Leslie Moonves - H 2014
AP Images

Leslie Moonves - H 2014

Nevertheless, CBS shares have been crushed along with the rest of the media conglomerates, and the stock was falling after the closing bell despite solid financial results.

CBS on Thursday reported earning 92 cents per share in the fourth quarter on $3.9 billion revenue, results that met expectations on the bottom line and exceeded them on the top line.

CBS was expected to earn 92 cents per share on $3.79 billion in the quarter.

Advertising revenue grew just 1 percent in the quarter for the company overall, but network ad growth was 8 percent. Revenue grew in all four segments, except for local broadcasting.

Wall Street analysts and investors will pore over the CBS numbers looking for clues that the state of the TV industry isn't in the shambles that some think it is in.

The market has been very jittery about cord-cutting and competition from digital streamers such as and Hulu, but CBS is perceived to be at less risk from the phenomenon given its flagship network is broadcast free to consumers.

Nevertheless, CBS shares have been crushed along with the rest of the media conglomerates. They closed 2 percent higher on Thursday but remain 17 percent lower since August, when Wall Street was spooked about cord-cutting. Despite solid results, CBS shares were falling 4 percent in after-hours trading.

CEO Les Moonves began a conference call with analysts by thanking Sumner Redstone and Shari Redstone for his recent promotion to executive chairman, then he stressed that CBS will thrive in an unbundled world just as it has in a bundled world.

"We had a terrific fourth quarter and CBS is now in position to build strong momentum throughout 2016," Moonves said, citing Super Bowl 50 in the current quarter and tons of political spending to come.

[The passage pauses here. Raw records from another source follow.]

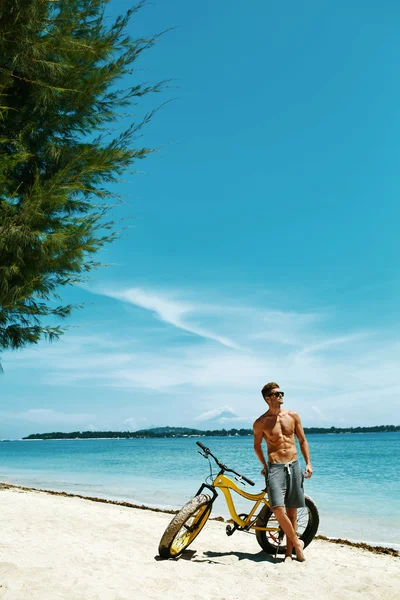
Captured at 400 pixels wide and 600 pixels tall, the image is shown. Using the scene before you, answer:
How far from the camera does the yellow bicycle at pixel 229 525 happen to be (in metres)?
5.71

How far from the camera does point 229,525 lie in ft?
19.2

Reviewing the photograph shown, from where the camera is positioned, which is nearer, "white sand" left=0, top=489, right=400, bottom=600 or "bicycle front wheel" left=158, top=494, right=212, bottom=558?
"white sand" left=0, top=489, right=400, bottom=600

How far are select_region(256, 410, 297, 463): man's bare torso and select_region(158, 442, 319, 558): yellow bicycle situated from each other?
45 centimetres

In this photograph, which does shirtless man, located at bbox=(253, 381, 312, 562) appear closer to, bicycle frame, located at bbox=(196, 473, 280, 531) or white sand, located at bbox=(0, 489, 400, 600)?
bicycle frame, located at bbox=(196, 473, 280, 531)

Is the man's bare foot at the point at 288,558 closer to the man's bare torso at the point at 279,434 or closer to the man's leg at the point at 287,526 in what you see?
the man's leg at the point at 287,526

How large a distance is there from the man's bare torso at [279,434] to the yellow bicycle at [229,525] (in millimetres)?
451

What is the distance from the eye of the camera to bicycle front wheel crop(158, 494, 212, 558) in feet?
18.5

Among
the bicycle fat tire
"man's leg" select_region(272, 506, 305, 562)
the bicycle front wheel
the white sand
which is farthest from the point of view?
the bicycle fat tire

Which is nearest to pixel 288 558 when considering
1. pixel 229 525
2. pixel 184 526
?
pixel 229 525

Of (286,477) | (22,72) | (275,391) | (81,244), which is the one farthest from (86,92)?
(286,477)

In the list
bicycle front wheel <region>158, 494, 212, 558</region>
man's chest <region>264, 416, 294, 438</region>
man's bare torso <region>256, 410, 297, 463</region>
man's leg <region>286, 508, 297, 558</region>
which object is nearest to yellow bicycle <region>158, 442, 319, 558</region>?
bicycle front wheel <region>158, 494, 212, 558</region>

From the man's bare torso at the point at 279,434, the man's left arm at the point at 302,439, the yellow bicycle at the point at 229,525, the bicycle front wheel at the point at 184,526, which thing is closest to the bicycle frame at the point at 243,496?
the yellow bicycle at the point at 229,525

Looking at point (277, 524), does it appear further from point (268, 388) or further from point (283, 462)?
point (268, 388)

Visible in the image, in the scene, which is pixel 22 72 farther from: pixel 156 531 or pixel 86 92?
pixel 156 531
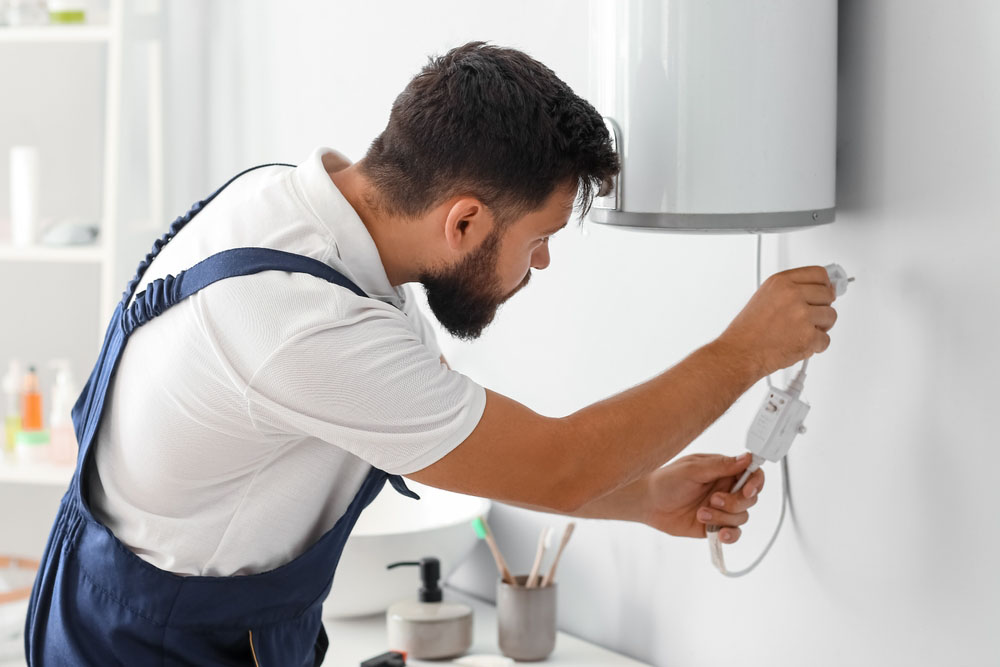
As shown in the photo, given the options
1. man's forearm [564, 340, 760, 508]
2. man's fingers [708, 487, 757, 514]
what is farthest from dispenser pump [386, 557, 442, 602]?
man's forearm [564, 340, 760, 508]

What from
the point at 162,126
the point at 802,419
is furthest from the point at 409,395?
the point at 162,126

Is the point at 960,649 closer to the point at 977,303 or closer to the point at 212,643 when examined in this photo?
the point at 977,303

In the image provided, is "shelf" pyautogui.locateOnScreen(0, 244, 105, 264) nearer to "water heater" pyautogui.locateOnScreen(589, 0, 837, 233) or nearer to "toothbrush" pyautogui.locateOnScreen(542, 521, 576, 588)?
"toothbrush" pyautogui.locateOnScreen(542, 521, 576, 588)

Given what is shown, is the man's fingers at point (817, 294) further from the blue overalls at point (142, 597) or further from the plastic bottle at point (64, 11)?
the plastic bottle at point (64, 11)

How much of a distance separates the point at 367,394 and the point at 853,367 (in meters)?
0.59

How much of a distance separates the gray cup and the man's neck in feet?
1.92

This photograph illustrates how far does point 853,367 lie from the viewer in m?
1.26

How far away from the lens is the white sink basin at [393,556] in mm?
1582

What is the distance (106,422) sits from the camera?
1.16 metres

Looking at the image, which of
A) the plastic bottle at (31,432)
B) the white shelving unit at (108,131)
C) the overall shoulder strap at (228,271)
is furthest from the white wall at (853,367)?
the plastic bottle at (31,432)

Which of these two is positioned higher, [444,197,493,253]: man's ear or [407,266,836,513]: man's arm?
[444,197,493,253]: man's ear

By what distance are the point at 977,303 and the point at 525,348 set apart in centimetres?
78

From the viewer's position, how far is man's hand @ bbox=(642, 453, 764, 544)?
4.35 feet

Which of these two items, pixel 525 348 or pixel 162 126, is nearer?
pixel 525 348
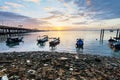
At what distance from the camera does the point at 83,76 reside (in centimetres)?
922

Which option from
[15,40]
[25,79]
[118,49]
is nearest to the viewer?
[25,79]

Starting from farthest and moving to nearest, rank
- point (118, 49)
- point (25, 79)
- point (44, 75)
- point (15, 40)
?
1. point (15, 40)
2. point (118, 49)
3. point (44, 75)
4. point (25, 79)

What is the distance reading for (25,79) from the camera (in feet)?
27.7

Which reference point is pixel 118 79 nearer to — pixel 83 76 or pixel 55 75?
pixel 83 76

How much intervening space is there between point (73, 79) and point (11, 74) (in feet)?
13.2

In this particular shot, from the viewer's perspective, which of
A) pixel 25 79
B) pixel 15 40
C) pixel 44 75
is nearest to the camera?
pixel 25 79

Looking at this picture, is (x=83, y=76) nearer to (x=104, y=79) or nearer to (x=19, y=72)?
(x=104, y=79)

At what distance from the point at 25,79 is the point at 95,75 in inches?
182

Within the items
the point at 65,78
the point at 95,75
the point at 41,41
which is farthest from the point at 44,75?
the point at 41,41

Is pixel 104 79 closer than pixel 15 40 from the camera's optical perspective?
Yes

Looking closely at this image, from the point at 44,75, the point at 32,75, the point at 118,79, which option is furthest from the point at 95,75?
the point at 32,75

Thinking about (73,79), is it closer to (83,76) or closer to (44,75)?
(83,76)

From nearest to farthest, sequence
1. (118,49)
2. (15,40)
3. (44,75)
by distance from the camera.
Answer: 1. (44,75)
2. (118,49)
3. (15,40)

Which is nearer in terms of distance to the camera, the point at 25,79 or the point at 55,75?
the point at 25,79
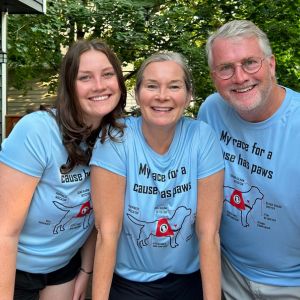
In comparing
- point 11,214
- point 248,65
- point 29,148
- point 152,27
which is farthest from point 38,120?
point 152,27

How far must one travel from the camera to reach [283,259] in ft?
7.95

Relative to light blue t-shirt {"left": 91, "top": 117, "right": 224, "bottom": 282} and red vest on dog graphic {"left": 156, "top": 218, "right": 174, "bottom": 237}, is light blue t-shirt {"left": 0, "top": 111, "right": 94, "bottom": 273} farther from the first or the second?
red vest on dog graphic {"left": 156, "top": 218, "right": 174, "bottom": 237}

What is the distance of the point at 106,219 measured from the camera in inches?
87.2

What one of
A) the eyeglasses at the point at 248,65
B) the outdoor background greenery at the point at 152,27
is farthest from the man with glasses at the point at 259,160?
the outdoor background greenery at the point at 152,27

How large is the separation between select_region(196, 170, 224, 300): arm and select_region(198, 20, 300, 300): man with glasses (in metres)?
0.17

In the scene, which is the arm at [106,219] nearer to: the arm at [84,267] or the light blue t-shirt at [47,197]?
the light blue t-shirt at [47,197]

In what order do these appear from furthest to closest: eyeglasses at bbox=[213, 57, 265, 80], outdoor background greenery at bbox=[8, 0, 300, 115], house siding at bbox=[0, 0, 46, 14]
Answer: outdoor background greenery at bbox=[8, 0, 300, 115] → house siding at bbox=[0, 0, 46, 14] → eyeglasses at bbox=[213, 57, 265, 80]

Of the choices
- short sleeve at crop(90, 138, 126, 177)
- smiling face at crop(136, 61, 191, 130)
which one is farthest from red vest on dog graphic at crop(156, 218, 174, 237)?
smiling face at crop(136, 61, 191, 130)

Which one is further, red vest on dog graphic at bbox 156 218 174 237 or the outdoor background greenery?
the outdoor background greenery

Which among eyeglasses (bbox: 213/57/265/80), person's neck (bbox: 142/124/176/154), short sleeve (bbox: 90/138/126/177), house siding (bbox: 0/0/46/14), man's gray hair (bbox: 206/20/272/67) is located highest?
house siding (bbox: 0/0/46/14)

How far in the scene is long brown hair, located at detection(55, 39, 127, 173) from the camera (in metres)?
2.24

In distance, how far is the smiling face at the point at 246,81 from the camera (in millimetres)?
2320

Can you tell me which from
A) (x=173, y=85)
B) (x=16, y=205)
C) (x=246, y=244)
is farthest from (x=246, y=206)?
(x=16, y=205)

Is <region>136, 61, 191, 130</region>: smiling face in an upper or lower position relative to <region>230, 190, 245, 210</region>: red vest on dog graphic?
upper
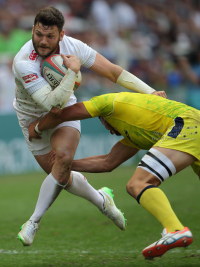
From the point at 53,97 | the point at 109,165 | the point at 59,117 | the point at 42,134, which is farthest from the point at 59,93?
the point at 109,165

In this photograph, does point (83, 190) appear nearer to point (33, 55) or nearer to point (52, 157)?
point (52, 157)

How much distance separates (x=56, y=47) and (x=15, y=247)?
89.6 inches

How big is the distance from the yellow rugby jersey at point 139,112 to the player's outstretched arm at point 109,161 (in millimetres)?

In fact, the exec said political spending on advertising ramped up in the fourth quarter, helping the company to post strong results, and he said politics will give CBS "a huge lift" in the third and fourth quarter this year.

After the Iowa and New Hampshire primaries, it remains a wide open race, which means candidates will keep spending money on TV ads. "There is a lot of uncertainty, which is just the way we like it," said Moonves.

The CEO and recently named executive chairman also said retransmission consent and reverse compensation are set to hit $1 billion in revenue in 2016, a year earlier than expected, and should surpass $2 billion by 2020.

The largest segment at CBS is entertainment, and it posted revenue of $2.46 billion, up 9 percent over the same quarter last year.

Cable networks, which consists of Showtime, CBS Sports Network and Smithsonian Networks, saw revenue rise 13 percent to $562 million.

Publishing, consisting of Simon & Schuster, grew revenue by 8 percent to $233 million, with Donald Trump's Crippled America and Stephen King's The Bazaar of Bad Dreams both becoming best-sellers in the quarter.

Local broadcasting revenue was down 8 percent to $719 million, with an 11 percent decline for CBS Television Stations.

Moonves also expressed enthusiasm over a new Star Trek TV show that, after the first episode, will be available only on its digital service, CBS All Access, and he said there will be additional shows exclusive there in the future.

He also raved about the success of Billions, on Showtime, adding: "We own 100 percent of Billions, which has a nice ring to it."

In fact, Moonves said Showtime has "a murderers' row of original programming" that is set to add a new version of Twin Peaks next year.

He also said the scatter market for advertising is stronger than it has been in recent memory, so healthy upfronts are expected as well.

An analyst, in fact, asked Moonves to explain why advertising sales are so good for CBS but not for some competitors. He spoke of TV shows that attract 20 million viewers and compared them to YouTube videos; said that there are indications that digital advertising doesn't deliver the return on investment that broadcast television does; and concluded: "It's still the best bang for your buck."

Moonves said he is considering an ad-free version of CBS All Access that would cost $4 per month more than the current version, but noted that the ad-free version of Hulu "hasn't worked that well."